### Document section
Under the Knife: ‘Paint Made Flesh’ at Phillips

 

If you go
“Paint Made Flesh”
Where: The Phillips Collection, 1600 21st St. NW
When: Through Sept. 13
Info: $12 / $10 for students and seniors 62+; phillipscollection.org

Roaming the galleries that comprise “Paint Made Flesh,” the Phillips Collection’s new survey of figurative painting from 1952 through 2005, it’s hard not to think about Michael Jackson. Prior to his sudden death last month, the former pop star had transformed his once-handsome face into something like a mannequin’s through a series of elective cosmetic surgeries.

 

The self-crowned King of Pop’s habitual self-mutilation handed obit writers a literally on-the-nose metaphor for his long, sad decline. Jenny Saville, whose larger-than-life-sized self-portrait “Hyphen” is featured prominently in the Phillips show, is famous for depictions of plastic surgery patients. But then artists have always seemed to feel their mortality more keenly than other people. The 42 paintings that comprise this exhibit are particularly to human vulnerability and decay.

“O, that this too too solid flesh would melt, and resolve itself into a dew,” moaned the vacillating Danish Prince Hamlet.

Melt? Molt, more like. The mortal vessel passes through many stages on its return to dust, and “Paint Made Flesh” gives a good look at most of them. The skin we see is almost invariably bloated, scarred, obscured, or hyper-rendered to a degree that makes the viewer recoil in horror.

But then you turn back.

Organized by Vanderbilt University’s Frist Center for the Visual Arts, the show takes a stab at reclaiming the latter half-century — “a time when everyone was considering abstraction to be the critical forerunner,” according to Phillips associate curator Renee Maurer — for figurative painting. Thus, the existential horrors of the nuclear age are applied to the artists’ depiction of the body.

Many of modern painting’s great formal agitators turn up to wield the scalpel: Lucien Freud, Francis Bacon, Alice Neel, Willem de Kooning. Their contributions are divided into four categories: American Art 1952-75, Neo-Expressionism in Germany and the United States, British Painting, and Figure Painting Today. Nearly all of the paintings are loans, most compiled by Frist Center curator Mark W. Scala from museums and private collections all over the United States.

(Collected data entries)
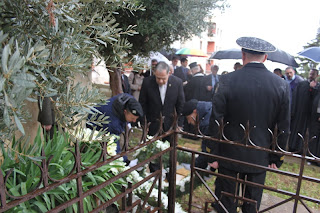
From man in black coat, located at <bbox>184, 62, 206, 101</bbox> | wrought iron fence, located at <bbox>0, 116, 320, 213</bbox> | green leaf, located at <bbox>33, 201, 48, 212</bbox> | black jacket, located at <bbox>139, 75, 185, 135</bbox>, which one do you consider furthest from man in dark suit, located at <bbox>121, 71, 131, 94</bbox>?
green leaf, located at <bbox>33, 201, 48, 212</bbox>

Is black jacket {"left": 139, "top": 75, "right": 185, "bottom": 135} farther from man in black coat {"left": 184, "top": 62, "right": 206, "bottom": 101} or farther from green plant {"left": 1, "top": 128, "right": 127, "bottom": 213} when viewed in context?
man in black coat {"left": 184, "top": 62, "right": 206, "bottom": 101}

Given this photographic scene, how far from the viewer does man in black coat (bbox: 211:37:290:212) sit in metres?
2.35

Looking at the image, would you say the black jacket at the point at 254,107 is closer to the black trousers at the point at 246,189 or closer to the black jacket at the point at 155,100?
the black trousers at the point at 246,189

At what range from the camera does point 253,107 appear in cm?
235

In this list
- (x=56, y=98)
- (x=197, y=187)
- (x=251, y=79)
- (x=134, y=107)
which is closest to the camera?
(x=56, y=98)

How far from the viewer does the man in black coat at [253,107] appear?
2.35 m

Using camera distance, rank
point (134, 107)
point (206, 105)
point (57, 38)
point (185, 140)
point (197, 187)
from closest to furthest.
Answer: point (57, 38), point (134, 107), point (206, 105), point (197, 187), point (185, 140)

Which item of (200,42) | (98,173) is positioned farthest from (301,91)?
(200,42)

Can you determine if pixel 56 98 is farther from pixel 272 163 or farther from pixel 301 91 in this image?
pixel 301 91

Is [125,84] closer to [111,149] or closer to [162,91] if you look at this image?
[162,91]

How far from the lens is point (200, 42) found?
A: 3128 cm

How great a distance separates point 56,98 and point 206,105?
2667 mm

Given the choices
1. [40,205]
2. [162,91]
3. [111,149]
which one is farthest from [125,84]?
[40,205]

==

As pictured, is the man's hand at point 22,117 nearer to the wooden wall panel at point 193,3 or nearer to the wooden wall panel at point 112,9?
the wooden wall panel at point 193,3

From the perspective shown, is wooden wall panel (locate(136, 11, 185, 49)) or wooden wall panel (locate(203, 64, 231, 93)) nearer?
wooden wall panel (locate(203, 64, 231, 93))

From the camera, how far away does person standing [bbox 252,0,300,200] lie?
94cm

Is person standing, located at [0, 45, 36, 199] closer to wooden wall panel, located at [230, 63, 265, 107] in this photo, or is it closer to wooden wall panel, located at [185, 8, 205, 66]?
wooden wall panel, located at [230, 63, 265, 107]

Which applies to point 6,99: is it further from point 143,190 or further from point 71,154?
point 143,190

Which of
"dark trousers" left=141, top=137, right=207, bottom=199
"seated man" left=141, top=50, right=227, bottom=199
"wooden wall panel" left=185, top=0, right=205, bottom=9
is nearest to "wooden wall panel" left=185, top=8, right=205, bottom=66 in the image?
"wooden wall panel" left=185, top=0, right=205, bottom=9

### What you should do
Write the next part of the review of the "Paint Made Flesh" exhibition at the Phillips Collection, picking up after its final sentence.

### Answer space
Maurer has added three paintings not included in the Frist version of the exhibit. She’s paired John Currin’s 1999 “The Hobo” with another piece by the Colorado-born artist, “Nude with Raised Arms.”

“[Nude] is a compliment and a foil to ‘The Hobo,’ because it’s a year earlier, and it really shows Currin’s debt to Northern Renaissance painting, along with his need to merge it with contemporary culture,” she says.

Maurer also added “Death and the Girl,” an expressionistic painting by Maria Lassnig made in 1999, when the Austrian artist was 80 years old. Despite her vast body of work, Lassnig is only now being given her due in the U.S., in Maurer’s view.

“[Lassnig] engages her own senses and depicts them on her skin,” Maurer says. “She then engages you, the viewer, as you look at the palette she applies to render her skin. So it’s an interactive experience.”

Maurer’s third addition is an untitled 1968 painting by Philip Guston. Guston’s work can also be seen in a dedicated exhibit at the National Gallery of Art’s East Building through mid-September.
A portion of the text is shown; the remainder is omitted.